Public schools just aren’t interested

MERCER COUNTY — Less than one percent of Pennsylvania’s public school districts are on board with the Opportunity Scholarship Tax Credit program that would provide tuition money for students in schools labeled as “failing” to go to a neighboring district.

Only three public districts in the state agreed to accept students from neighboring “failing” schools and none in Mercer County.

Sharon Superintendent John Sarandrea said he wasn’t surprised by that.

“Why would anybody want to participate in the profitizing and privatizing of public education by being a cannibal and eating up students from other school districts?” Sarandrea said.

Sarandrea this week said he knew of fewer than 5 families who’d inquired about transferring their children from Sharon schools under the program.

Students in failing schools could attend only neighboring public districts, for Sharon that’s Sharpsville and Hermitage and for Farrell that’s Hermitage and West Middlesex, but since none of the local public districts signed up with the state by the Aug. 15 deadline that’s not an option this year.

Local public school leaders have offered several reasons for not signing up to accept these potential transfer students. In Sharpsville, Superintendent Mark Ferrara said there were too many unanswered questions in the details. He told the school board earlier this month that he was particularly concerned about class sizes. The district can’t discriminate, or pick one student over another.

West Middlesex Superintendent Alan Baldarelli also pointed to “too many variables.” Among his concerns was how accepting new transfer students would affect the two-dozen plus non-resident students who already pay tuition to attend West Middlesex schools.

Baldarelli said it could result in a lottery system for all tuition-paying students, regardless if families pay that tuition on their own or use a state-sponsored scholarship to pay the bill. It might force out families already established in the district.

“It would hurt the kids who have already been here,” Baldarelli said. “Two many things just didn’t make sense.”

Out of the state’s 500 public school districts, only Clarion Area Junior-Senior High School in Clarion County, Neshannock Township School District in Lawrence County and Schuylkill Haven Area School District in Schuylkill County will take kids in 2012-2013 under the program.

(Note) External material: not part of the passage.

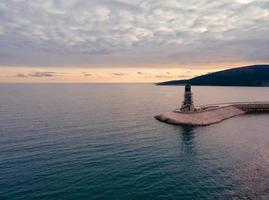 Aerial view of lighthouse at Lustica Bay in Montenegro at sunset light photo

The program has been embraced by the state’s private and parochial schools, 600 of which have offered to accept students under the program.

Five of them are in Mercer County. Four private schools in Crawford County and four in Venango County also signed up. No private schools in Lawrence County are on the list issued by the Pennsylvania Department of Education.

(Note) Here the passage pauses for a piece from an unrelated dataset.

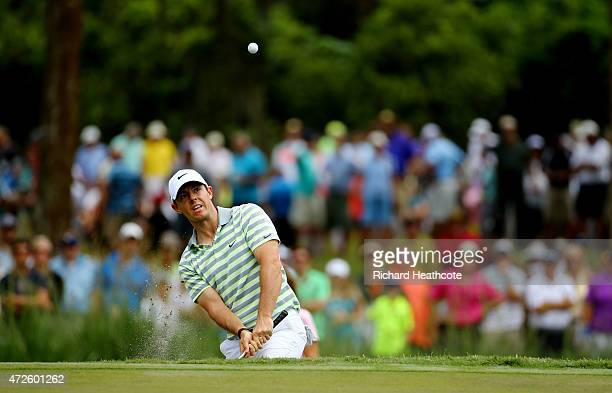 Rory McIlroy of Northern Ireland plays his shot onto the seventh green during round two of THE PLAYERS Championship at the TPC Sawgrass Stadium...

The list of schools that will take in students from the “failing” list is longer than the “failing” list itself, which included schools in Sharon and Farrell and infuriated leaders there.

Farrell Area Schools Superintendent Lora Adams-King when the list was made public said she was “insulted and offended by what politicians with a hidden agenda have done with this.”

She and Sarandrea both noted that students at their schools met state performance targets last school year.

Sarandrea noted that of the 415 schools on the list 133 of them were said to have made Adequate Yearly Progress by the state.

 “How can you be making progress and underperforming at the same time?” Adams-King asked.

Some officials see it as a further attack on the public system by Gov. Tom Corbett in the wake of two years of funding cuts.

“The list was simply a way to try to save private schools and to get as many students as they can out of public schools and lower their subsidies,” Sarandrea said.

Sarandrea said the real impact of the initiative would not be felt until next year, after businesses have a chance to make donations and parents have more time.

State officials rushed the program, Sarandrea said, announcing the list of “failing schools” at the end of July and giving an Aug. 15 deadline for other districts to say they’ll take the tuition students from those schools.

He suspected it will be a topic of discussion when superintendents gather at the Midwestern Intermediate Unit IV, Grove City, next month for their regular meeting. It will be the first since the list was unveiled by the state.



Herald Staff Writer Joy Leiker contributed to this story.